**Excerpt provided:**

Litter microbial responses to climate change: How do inland or coastal context and litter type matter across the Mediterranean?

[Display omitted] •We mimic climate change effects on litter microbes using contrasted climates across the Mediterranean.•Stress modified catabolic and genetic structures depending on litter type and context (inland/coast).•Microbial responses (respiration, biomass) to stress depend on the context (inland/coast).•Litter type controlled microbial responses to stress even at a large spatial scale.•Litter admixture of Pinus/Pistacia did not mitigate stress effect on microbial communities. Warmer and drier climates are expected in the Mediterranean basin which is considered as a climate-change hotspot. Here we used climate contrasts across the Mediterranean to mimic climate change effects on litter microbial communities. Litterbags of monospecific (Pinus halepensis and Pistacia lentiscus) and of binary mixtures of litter (Pinus/Pistacia, 50/50) were transferred across contrasted climates between France and Algeria (from a sub-humid to a semi-arid climate). We tested the effect of litter type (species identity, litter-mixing) and of environmental context (coast/inland) on microbial responses to more constraining climate conditions. After 12-months of field incubation, litter chemical properties (C/N and solid-state 13C NMR) and microbial markers (active microbial biomass (MB), basal respiration (BR), bacterial catabolic and genetic structures (BIOLOG and T-RFLP) were characterized. After transfer, catabolic and genetic structures were different from those of both French and Algerian control and responses depended on the context and on litter type: stronger modifications were observed in inland context, except for microbial communities of Pistacia lentiscus litter (weak variations). However, MB and BR decreased in response to transfer for this litter type. On the other hand, and for either inland or coastal context, MB of Pinus halepensis litter did not vary in response to transfer and BR decreased reflecting microbial performance in sustaining biomass and limiting C losses through respiration. Here, litter mixture did not mitigate the effect of climate stress on microbial communities neither in inland nor in coastal context: lower MB and BR were detected after transfer in inland context whereas lower MB was accompanied by a higher BR in coastal context, reflecting an increase in CO2 release for a weaker amount of microbial biomass. This study shows that microbial responses to climate change vary with litter type and also with the environmental context.

**Raw data:**
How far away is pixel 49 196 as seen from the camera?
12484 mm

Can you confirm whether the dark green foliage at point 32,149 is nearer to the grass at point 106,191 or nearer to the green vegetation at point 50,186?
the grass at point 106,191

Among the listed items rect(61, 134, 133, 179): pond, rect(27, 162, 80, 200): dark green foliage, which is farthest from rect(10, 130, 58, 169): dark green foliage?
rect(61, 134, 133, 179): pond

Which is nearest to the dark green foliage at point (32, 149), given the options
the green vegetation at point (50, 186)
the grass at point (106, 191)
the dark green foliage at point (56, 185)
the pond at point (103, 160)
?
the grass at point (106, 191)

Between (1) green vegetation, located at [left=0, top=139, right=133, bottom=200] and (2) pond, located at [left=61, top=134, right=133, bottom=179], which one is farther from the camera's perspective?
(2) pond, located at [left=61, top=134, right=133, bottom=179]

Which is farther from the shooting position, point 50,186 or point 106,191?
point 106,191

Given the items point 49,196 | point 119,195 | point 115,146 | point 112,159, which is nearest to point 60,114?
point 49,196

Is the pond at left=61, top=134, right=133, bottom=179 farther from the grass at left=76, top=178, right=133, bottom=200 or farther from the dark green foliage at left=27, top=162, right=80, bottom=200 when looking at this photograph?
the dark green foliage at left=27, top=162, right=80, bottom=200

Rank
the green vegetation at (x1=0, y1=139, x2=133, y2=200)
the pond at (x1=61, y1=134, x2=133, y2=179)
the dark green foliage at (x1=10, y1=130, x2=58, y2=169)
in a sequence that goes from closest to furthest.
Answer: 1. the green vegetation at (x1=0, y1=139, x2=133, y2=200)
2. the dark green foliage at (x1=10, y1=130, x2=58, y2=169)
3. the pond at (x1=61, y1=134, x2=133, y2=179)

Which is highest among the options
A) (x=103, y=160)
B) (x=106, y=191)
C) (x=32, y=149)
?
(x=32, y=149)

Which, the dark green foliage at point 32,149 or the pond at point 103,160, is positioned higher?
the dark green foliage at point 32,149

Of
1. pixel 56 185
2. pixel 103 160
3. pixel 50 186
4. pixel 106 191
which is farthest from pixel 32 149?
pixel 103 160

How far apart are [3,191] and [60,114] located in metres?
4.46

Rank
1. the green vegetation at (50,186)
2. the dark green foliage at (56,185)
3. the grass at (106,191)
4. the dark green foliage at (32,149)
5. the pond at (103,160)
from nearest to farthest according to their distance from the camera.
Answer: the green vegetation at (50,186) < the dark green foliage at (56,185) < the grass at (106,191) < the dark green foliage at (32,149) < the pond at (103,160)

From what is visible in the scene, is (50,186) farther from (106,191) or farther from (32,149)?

...

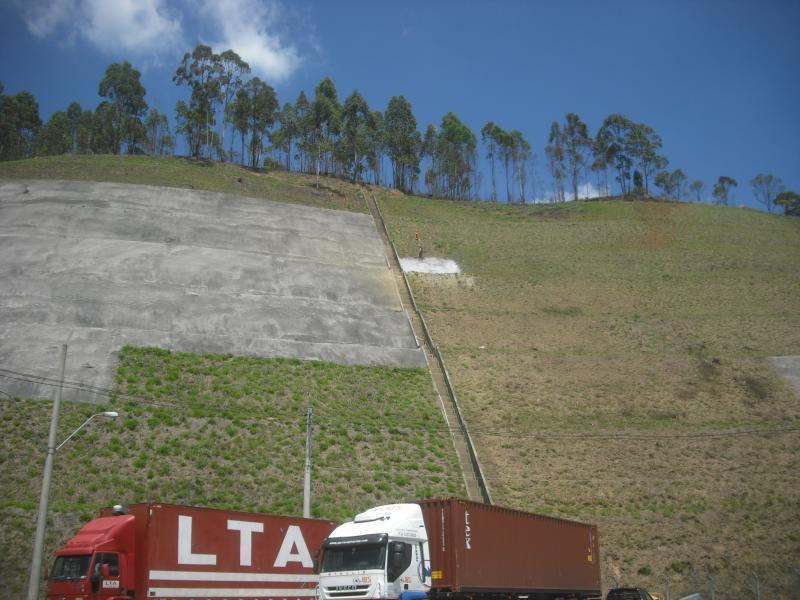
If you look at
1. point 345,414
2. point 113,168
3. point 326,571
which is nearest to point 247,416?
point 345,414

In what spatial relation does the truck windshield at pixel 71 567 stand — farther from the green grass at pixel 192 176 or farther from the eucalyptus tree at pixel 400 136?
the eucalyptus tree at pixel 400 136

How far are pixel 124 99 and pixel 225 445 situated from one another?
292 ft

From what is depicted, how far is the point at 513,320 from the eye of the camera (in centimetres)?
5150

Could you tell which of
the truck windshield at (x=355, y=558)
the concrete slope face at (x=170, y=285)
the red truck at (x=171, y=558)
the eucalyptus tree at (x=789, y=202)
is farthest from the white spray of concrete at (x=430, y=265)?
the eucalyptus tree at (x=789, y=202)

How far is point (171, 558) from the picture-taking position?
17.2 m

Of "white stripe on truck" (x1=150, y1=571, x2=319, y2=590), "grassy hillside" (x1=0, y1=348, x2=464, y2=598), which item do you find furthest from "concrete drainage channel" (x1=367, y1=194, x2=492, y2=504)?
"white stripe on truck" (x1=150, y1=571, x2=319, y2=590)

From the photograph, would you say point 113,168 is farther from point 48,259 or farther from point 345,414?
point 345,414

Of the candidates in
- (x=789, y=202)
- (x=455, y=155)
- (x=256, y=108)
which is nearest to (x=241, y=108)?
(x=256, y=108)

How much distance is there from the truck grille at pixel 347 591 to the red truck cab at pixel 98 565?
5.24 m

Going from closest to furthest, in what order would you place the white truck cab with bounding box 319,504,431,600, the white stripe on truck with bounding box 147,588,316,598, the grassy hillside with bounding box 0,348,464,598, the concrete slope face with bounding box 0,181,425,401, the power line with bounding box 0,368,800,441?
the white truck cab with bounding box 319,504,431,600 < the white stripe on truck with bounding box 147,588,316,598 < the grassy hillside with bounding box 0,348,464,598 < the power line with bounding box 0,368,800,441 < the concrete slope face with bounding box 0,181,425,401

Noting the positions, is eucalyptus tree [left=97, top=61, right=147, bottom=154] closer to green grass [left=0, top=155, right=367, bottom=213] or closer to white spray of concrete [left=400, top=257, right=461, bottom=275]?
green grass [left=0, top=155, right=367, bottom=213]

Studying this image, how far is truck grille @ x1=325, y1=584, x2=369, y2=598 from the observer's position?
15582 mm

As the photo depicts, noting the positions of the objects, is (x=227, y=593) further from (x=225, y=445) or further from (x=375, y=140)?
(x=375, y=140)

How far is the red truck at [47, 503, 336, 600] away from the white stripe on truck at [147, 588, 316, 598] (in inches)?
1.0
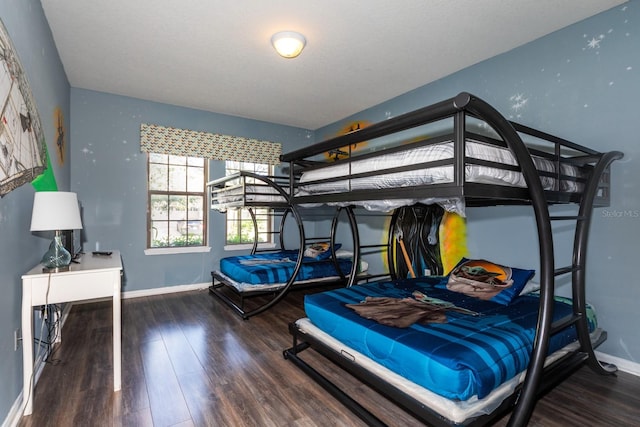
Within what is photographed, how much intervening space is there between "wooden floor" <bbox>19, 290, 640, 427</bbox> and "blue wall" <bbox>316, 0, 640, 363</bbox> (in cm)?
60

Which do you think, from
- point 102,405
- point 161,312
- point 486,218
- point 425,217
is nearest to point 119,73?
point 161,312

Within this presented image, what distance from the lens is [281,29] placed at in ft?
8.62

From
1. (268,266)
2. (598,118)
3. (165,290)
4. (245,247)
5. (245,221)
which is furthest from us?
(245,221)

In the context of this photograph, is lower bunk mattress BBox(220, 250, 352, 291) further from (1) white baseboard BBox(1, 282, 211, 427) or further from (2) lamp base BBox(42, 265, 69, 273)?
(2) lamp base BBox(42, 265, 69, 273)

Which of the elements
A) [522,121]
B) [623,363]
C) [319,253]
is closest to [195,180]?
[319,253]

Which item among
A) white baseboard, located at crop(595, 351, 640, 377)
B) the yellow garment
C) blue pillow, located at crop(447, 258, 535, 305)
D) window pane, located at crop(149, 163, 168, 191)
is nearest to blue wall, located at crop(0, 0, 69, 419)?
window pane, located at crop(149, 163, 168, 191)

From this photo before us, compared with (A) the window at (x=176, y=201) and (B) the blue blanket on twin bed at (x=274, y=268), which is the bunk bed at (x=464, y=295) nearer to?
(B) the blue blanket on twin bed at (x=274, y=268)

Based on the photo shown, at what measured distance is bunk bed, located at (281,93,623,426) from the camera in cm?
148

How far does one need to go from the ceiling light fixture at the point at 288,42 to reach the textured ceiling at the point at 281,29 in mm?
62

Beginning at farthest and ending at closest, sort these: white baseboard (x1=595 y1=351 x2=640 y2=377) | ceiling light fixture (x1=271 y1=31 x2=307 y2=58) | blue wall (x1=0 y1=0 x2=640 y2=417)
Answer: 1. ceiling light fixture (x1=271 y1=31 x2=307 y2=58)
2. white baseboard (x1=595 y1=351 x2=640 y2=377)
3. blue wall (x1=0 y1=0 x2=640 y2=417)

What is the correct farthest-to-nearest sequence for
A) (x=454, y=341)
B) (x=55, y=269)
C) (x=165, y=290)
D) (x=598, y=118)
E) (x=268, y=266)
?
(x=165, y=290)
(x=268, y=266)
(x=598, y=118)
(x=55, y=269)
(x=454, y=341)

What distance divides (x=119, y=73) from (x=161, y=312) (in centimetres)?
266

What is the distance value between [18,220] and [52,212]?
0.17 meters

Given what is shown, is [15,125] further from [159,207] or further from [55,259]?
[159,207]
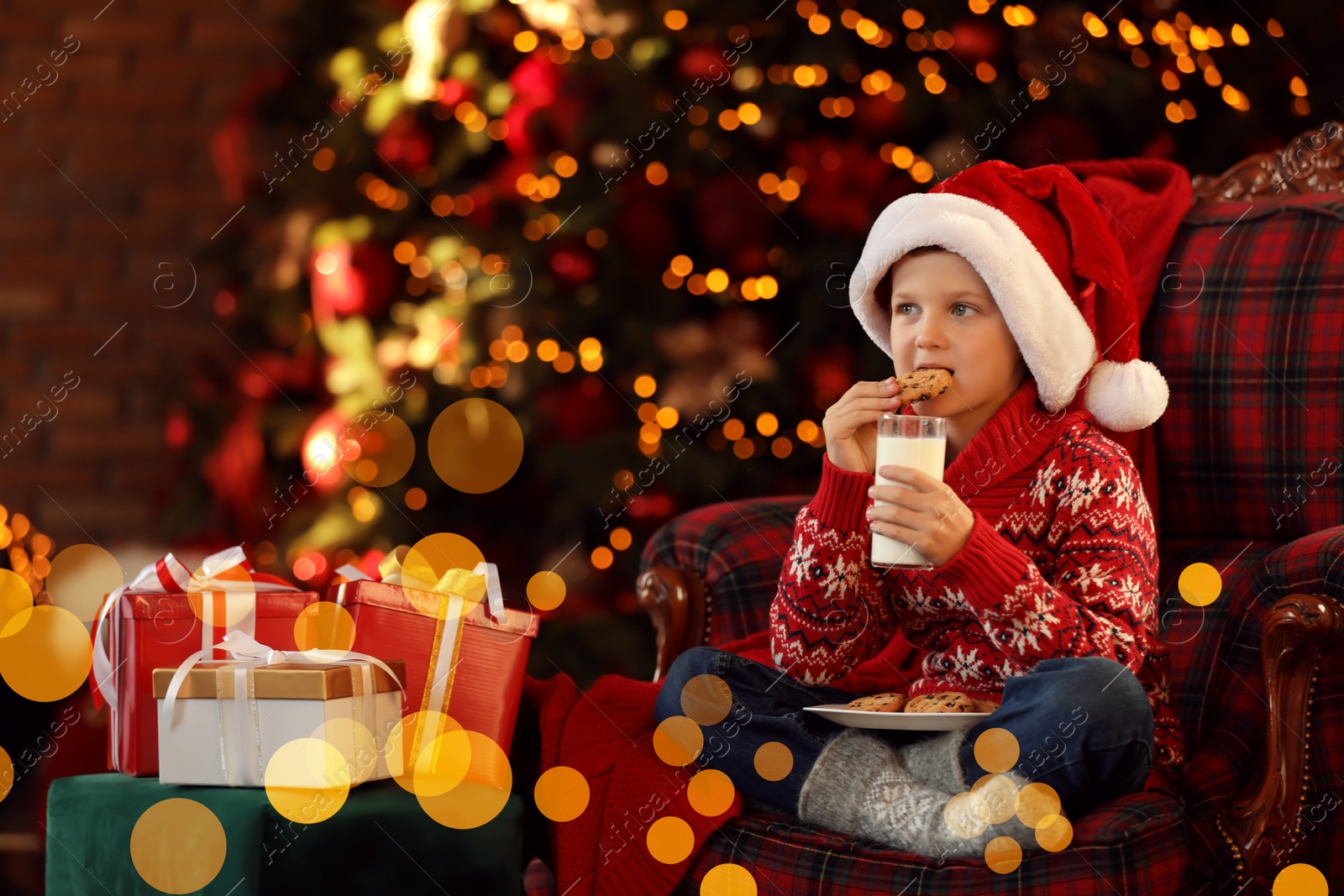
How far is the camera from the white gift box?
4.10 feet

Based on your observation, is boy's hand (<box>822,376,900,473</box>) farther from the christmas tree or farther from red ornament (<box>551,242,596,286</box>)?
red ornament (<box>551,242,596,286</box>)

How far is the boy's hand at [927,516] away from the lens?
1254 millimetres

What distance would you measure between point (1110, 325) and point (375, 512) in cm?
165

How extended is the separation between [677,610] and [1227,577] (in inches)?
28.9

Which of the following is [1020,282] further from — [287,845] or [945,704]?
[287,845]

**Set of tasks:**
a - Using the text on litter microbes and climate change, decide whether each statement agrees with it: (i) mixing Pinus and Pistacia litter lessened the effect of climate stress on microbial communities; (ii) microbial biomass of Pinus halepensis litter stayed the same after transfer; (iii) the litterbags were incubated in the field for six months. Give yes or no for each, with the deciding words of the text quoted.
b - Summarize the text on litter microbes and climate change in two sentences.

**Solutions in order:**
a -
(i) No: "litter mixture did not mitigate the effect of climate stress on microbial communities neither in inland nor in coastal context"
(ii) Yes: "MB of Pinus halepensis litter did not vary in response to transfer"
(iii) No: "After 12-months of field incubation"

b - Litterbags of Pinus halepensis, Pistacia lentiscus and a 50/50 mixture of the two were moved from a sub-humid climate in France to a semi-arid climate in Algeria to mimic climate change effects on litter microbial communities in inland and coastal contexts. After 12 months, microbial responses depended on litter type and context, and mixing the litters did not mitigate the effect of climate stress.